What is gastric banding surgery for teens?

Gastric banding is a form of weight-loss (bariatric) surgery. It's used to treat people who have severe obesity and who haven't been able to lose weight through diet and exercise alone. It's most often done in adults. But in some cases it may be a treatment choice for a teen.

A gastric band is a soft, rubbery circle made of silicone. The band is attached to a thin, flexible tube (catheter). The tube is connected to a small, round port. During surgery, the band is put around the stomach, near the top. The port is put under the skin below the rib cage. Saline solution is injected with a needle and syringe through the skin into the port and goes through the tube to fill the band. The fluid makes the band expand and squeeze tighter. A doctor can control the size of the band by adding or removing saline through the port after the surgery.

When saline is added, the band tightens around the top of the stomach. This creates a small pouch where food goes during a meal. The food then slowly moves down into the rest of the stomach and is digested over time. The pouch is smaller than a whole stomach. So it makes a person full more quickly. It limits the amount of food they can eat.

After surgery, the band will need to be adjusted. This means regular follow-up visits to a doctor and the injection or removal of saline using the port that was put under the skin. At some point years after surgery, some bands will need to be replaced. This is done with another surgery.

Why might your teen need gastric banding surgery?

Gastric bands aren't yet approved by the FDA for use on people younger than age 18. The surgery can still be done. But gastric bands have declined in use in both adults and youth because of negative long-term effects as well as high complication rates.

Some studies suggest that weight-loss surgery may improve the health of teens who have obesity. A teen may be able to bypass health problems linked to obesity. These include type 2 diabetes, sleep apnea, high blood pressure, and heart disease.
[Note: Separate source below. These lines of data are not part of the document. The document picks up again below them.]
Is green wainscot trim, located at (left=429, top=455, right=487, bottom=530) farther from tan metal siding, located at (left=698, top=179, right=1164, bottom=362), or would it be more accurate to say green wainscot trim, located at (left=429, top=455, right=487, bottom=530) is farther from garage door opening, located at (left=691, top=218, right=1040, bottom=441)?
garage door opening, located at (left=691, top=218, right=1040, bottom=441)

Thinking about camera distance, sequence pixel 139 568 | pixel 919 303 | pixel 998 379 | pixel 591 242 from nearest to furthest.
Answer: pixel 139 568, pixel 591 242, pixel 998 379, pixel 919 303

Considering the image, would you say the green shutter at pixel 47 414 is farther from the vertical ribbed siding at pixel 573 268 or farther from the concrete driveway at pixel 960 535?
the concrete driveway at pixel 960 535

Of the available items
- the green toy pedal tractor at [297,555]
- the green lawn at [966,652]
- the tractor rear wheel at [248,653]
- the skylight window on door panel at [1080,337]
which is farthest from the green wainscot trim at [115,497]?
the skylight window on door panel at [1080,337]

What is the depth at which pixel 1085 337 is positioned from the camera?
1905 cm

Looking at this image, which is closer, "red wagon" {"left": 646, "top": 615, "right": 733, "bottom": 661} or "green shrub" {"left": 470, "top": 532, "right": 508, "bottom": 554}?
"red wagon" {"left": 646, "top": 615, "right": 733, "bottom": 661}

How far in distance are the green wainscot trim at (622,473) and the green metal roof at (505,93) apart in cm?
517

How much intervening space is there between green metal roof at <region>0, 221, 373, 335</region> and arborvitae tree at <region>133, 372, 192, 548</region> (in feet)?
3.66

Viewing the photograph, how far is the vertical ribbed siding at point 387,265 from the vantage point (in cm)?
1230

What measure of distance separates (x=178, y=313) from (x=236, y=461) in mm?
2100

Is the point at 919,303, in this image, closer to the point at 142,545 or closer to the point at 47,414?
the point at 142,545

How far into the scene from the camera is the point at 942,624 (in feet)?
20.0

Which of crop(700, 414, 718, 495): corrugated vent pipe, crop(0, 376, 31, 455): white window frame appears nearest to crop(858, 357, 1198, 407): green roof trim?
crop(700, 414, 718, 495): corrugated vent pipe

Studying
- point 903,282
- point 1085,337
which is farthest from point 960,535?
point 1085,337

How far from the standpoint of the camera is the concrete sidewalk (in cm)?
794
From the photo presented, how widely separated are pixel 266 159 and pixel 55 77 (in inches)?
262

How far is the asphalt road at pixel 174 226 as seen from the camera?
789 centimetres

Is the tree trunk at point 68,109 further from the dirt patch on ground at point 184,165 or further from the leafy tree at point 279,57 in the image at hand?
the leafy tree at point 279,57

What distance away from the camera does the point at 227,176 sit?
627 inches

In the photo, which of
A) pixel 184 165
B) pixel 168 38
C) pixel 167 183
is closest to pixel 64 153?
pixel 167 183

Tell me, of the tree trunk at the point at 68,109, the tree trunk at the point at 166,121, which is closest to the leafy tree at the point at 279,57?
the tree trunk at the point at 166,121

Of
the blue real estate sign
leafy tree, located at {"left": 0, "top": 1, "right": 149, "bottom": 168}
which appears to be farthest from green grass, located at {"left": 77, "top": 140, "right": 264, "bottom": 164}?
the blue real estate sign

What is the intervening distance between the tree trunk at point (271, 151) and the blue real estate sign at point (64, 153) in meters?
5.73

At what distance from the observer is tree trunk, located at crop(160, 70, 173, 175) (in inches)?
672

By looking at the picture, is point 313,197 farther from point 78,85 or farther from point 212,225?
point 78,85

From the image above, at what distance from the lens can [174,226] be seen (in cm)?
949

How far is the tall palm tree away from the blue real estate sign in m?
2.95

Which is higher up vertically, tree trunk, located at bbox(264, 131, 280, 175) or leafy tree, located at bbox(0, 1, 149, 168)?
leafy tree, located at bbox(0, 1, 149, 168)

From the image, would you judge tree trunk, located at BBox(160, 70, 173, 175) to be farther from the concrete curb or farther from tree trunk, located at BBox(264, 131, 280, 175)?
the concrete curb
The surgery may also help with social problems, such as being bullied.

Due to concerns about long-term effects and complications, a doctor will recommend the surgery only in special cases. A doctor may advise surgery for a teen who has a body mass index (BMI) of 40 or higher. Or surgery may be advised for a teen with a BMI of 35 to 40 or higher and other health problems, such as type 2 diabetes or sleep apnea. Surgery is considered if a teen has tried other ways to lose weight and has had no success.

Deciding whether your teen should have gastric banding surgery is complicated. Roux-en-Y gastric bypass or vertical sleeve gastrectomy may be more appropriate for adolescents. These two surgeries are recommended in the latest pediatric obesity guidelines for adolescents 13 years and older who have severe obesity. Work with your child's doctors, talk with your teen, and spend time learning about the surgery and life after this surgery. Together you can all figure out if surgery is the right choice for your teen.

What are the risks of gastric banding surgery for a teen?

Like all kinds of surgery, weight-loss surgery has risks. The risks of gastric banding include:

  • Infection, including wound infection, pneumonia, abdominal infection, and urinary tract infection.
  • Pain.
  • Too much bleeding. Your teen may need a blood transfusion or more surgery. Too much bleeding can be fatal.
  • Blood clots in the legs that can travel to the lungs.
  • Poor wound healing.
  • Risks of anesthesia, including death.

After surgery, the risks include:

  • Nausea.
  • Vomiting.
  • Trouble swallowing.
  • GERD (gastroesophageal reflux disease) or heartburn.
  • Belly (abdominal) pain.
  • Saline leaking from the gastric band.
  • Stretching of the stomach or esophagus, leading to weight regain.
  • The band eroding into the stomach tissue.
  • The band slipping out of place.
  • The need for more surgery to fix problems.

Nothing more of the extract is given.